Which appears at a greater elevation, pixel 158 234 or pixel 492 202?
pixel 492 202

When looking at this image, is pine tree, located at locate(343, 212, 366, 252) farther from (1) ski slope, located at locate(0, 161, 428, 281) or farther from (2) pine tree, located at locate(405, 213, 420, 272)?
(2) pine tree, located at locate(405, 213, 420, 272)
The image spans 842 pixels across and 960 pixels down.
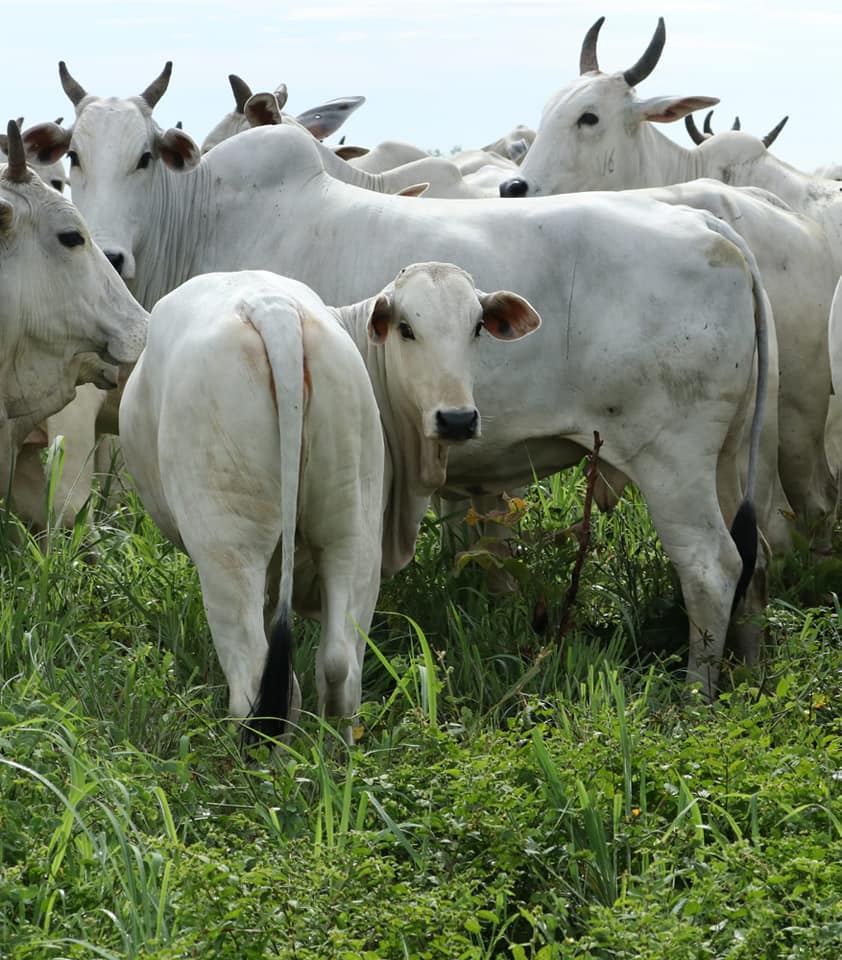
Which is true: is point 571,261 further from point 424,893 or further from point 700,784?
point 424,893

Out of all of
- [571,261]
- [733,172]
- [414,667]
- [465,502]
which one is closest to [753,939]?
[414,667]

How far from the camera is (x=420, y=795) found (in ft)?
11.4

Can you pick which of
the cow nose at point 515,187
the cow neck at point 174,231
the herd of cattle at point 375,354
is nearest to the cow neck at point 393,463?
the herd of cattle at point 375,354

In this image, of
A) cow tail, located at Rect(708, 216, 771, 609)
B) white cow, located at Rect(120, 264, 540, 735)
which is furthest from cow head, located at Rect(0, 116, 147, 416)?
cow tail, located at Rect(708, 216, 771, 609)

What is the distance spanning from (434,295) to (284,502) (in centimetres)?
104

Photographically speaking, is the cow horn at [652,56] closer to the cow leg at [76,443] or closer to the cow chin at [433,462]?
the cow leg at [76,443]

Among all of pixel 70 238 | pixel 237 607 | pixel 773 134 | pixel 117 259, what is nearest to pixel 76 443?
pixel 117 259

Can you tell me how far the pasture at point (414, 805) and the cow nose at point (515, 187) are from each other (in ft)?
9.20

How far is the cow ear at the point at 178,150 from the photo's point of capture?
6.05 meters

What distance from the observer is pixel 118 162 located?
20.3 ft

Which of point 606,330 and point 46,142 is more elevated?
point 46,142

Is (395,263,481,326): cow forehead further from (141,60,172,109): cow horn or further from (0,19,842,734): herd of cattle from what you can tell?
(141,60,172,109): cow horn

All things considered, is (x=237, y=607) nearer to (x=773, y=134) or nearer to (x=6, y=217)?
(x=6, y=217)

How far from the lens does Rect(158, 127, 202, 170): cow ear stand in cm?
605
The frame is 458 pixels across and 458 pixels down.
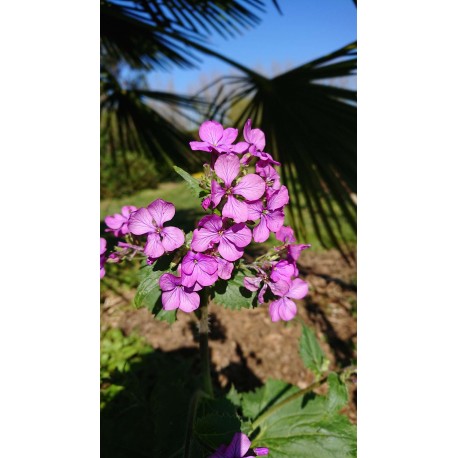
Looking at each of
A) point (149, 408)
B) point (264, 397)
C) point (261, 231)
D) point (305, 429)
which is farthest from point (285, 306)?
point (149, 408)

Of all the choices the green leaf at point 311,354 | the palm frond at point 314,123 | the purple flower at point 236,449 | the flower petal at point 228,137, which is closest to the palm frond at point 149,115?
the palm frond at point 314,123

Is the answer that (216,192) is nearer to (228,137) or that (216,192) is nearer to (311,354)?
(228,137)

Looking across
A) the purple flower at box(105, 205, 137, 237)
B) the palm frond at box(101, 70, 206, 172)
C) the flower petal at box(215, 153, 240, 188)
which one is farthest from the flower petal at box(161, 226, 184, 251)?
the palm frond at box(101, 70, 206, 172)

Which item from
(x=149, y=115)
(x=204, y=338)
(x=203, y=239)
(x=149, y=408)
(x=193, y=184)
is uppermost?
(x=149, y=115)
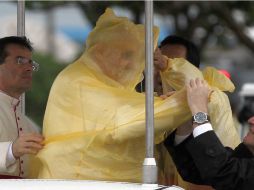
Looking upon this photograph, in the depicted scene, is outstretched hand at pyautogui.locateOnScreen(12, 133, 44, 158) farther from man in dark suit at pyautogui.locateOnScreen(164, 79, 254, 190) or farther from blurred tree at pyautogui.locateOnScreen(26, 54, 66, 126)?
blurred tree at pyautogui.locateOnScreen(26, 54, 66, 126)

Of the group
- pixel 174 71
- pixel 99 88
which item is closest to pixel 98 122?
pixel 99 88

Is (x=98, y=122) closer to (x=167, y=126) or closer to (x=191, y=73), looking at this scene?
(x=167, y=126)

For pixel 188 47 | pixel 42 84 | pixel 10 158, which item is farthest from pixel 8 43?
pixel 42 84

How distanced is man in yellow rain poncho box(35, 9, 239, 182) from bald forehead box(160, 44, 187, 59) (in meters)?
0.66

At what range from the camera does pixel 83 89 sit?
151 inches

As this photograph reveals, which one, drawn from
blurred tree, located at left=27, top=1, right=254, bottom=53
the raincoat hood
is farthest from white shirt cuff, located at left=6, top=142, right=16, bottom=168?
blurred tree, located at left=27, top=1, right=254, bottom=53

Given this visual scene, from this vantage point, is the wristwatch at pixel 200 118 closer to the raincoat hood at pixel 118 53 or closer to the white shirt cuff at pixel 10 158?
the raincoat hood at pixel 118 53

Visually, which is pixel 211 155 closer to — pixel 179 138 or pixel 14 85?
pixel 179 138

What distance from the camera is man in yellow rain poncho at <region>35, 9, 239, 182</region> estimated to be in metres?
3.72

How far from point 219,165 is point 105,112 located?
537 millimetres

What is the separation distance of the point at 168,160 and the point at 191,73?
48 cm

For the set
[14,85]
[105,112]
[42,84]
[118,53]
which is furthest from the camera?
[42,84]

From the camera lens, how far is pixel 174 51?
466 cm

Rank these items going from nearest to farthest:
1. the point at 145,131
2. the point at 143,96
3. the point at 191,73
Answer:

-*-

* _Problem to solve_
Write out every line of the entries above as a JSON list of strings, one string per line, with blank lines skipped and the pictures left out.

* _The response_
[
  "Which appears at a greater elevation, pixel 158 234 or pixel 492 202?",
  "pixel 492 202",
  "When looking at this image, is pine tree, located at locate(343, 212, 366, 252) farther from (1) ski slope, located at locate(0, 161, 428, 281) or farther from (2) pine tree, located at locate(405, 213, 420, 272)?",
  "(2) pine tree, located at locate(405, 213, 420, 272)",
  "The image spans 842 pixels across and 960 pixels down.",
  "Which is true: is point 571,261 further from point 424,893 or further from point 700,784?",
  "point 424,893",
  "Out of all of",
  "- [571,261]",
  "- [733,172]",
  "- [414,667]",
  "- [465,502]",
  "which one is closest to [753,939]?",
  "[414,667]",
  "How far from the camera is (x=420, y=795) found (in ft)?",
  "11.4",
  "Can you pick which of",
  "the cow nose at point 515,187",
  "the cow neck at point 174,231",
  "the herd of cattle at point 375,354",
  "is nearest to the cow neck at point 393,463?",
  "the herd of cattle at point 375,354",
  "In this image, of",
  "A) cow tail, located at Rect(708, 216, 771, 609)",
  "B) white cow, located at Rect(120, 264, 540, 735)",
  "which is furthest from cow head, located at Rect(0, 116, 147, 416)?",
  "cow tail, located at Rect(708, 216, 771, 609)",
  "What is the distance spanning from (434,295) to (284,502) (in centimetres)?",
  "104",
  "Photographically speaking, is the cow horn at [652,56] closer to the cow leg at [76,443] or closer to the cow chin at [433,462]?",
  "the cow leg at [76,443]",
  "Among all of pixel 70 238 | pixel 237 607 | pixel 773 134 | pixel 117 259, what is nearest to pixel 76 443?",
  "pixel 117 259",
  "Can you tell me how far the pasture at point (414, 805) and the cow nose at point (515, 187) are from each other (in ft)?",
  "9.20",
  "How far is the cow ear at the point at 178,150 from the photo's point of capture?",
  "6.05 meters",
  "What distance from the observer is pixel 118 162 located?",
  "20.3 ft",
  "Which of point 606,330 and point 46,142 is more elevated?",
  "point 46,142",
  "Is (395,263,481,326): cow forehead further from (141,60,172,109): cow horn or further from (0,19,842,734): herd of cattle from what you can tell?",
  "(141,60,172,109): cow horn",
  "All things considered, is (x=237, y=607) nearer to (x=773, y=134) or nearer to (x=6, y=217)?",
  "(x=6, y=217)",
  "How far from the lens does Rect(158, 127, 202, 170): cow ear stand in cm?",
  "605",
  "The frame is 458 pixels across and 458 pixels down.",
  "Looking at each of",
  "A) point (149, 408)",
  "B) point (264, 397)",
  "C) point (261, 231)",
  "D) point (305, 429)",
  "which is farthest from point (285, 306)?",
  "point (149, 408)",
  "Of all the choices the green leaf at point 311,354 | the palm frond at point 314,123 | the purple flower at point 236,449 | the flower petal at point 228,137, which is closest to the palm frond at point 149,115?",
  "the palm frond at point 314,123",
  "Is the answer that (216,192) is nearer to (228,137) or that (216,192) is nearer to (311,354)?",
  "(228,137)",
  "Looking across",
  "A) the purple flower at box(105, 205, 137, 237)",
  "B) the palm frond at box(101, 70, 206, 172)",
  "C) the flower petal at box(215, 153, 240, 188)",
  "which one is farthest from the flower petal at box(161, 226, 184, 251)?",
  "the palm frond at box(101, 70, 206, 172)",
  "Which item from",
  "(x=149, y=115)",
  "(x=204, y=338)",
  "(x=203, y=239)",
  "(x=149, y=408)",
  "(x=193, y=184)",
  "is uppermost?",
  "(x=149, y=115)",
  "Looking upon this photograph, in the depicted scene, is outstretched hand at pyautogui.locateOnScreen(12, 133, 44, 158) farther from man in dark suit at pyautogui.locateOnScreen(164, 79, 254, 190) or farther from blurred tree at pyautogui.locateOnScreen(26, 54, 66, 126)?",
  "blurred tree at pyautogui.locateOnScreen(26, 54, 66, 126)",
  "Of the group",
  "- pixel 174 71",
  "- pixel 99 88",
  "which item is closest to pixel 98 122?",
  "pixel 99 88",
  "Is (x=98, y=122) closer to (x=167, y=126) or closer to (x=191, y=73), looking at this scene?",
  "(x=167, y=126)",
  "For pixel 188 47 | pixel 42 84 | pixel 10 158, which item is farthest from pixel 8 43?",
  "pixel 42 84",
  "How distanced is man in yellow rain poncho box(35, 9, 239, 182) from bald forehead box(160, 44, 187, 59) (in meters)?",
  "0.66",
  "At what range from the camera does pixel 83 89 sit?",
  "151 inches",
  "As this photograph reveals, which one, drawn from",
  "blurred tree, located at left=27, top=1, right=254, bottom=53",
  "the raincoat hood",
  "is farthest from white shirt cuff, located at left=6, top=142, right=16, bottom=168?",
  "blurred tree, located at left=27, top=1, right=254, bottom=53",
  "Given this visual scene, from this vantage point, is the wristwatch at pixel 200 118 closer to the raincoat hood at pixel 118 53 or closer to the white shirt cuff at pixel 10 158?",
  "the raincoat hood at pixel 118 53",
  "Visually, which is pixel 211 155 closer to — pixel 179 138 or pixel 14 85?",
  "pixel 179 138",
  "What distance from the camera is man in yellow rain poncho at <region>35, 9, 239, 182</region> estimated to be in metres?",
  "3.72",
  "How far from point 219,165 is point 105,112 located?",
  "537 millimetres",
  "What is the separation distance of the point at 168,160 and the point at 191,73?",
  "48 cm",
  "For the set",
  "[14,85]",
  "[105,112]",
  "[42,84]",
  "[118,53]",
  "which is furthest from the camera?",
  "[42,84]",
  "From the camera lens, how far is pixel 174 51?",
  "466 cm",
  "Rank these items going from nearest to farthest:",
  "1. the point at 145,131",
  "2. the point at 143,96",
  "3. the point at 191,73",
  "Answer:"
]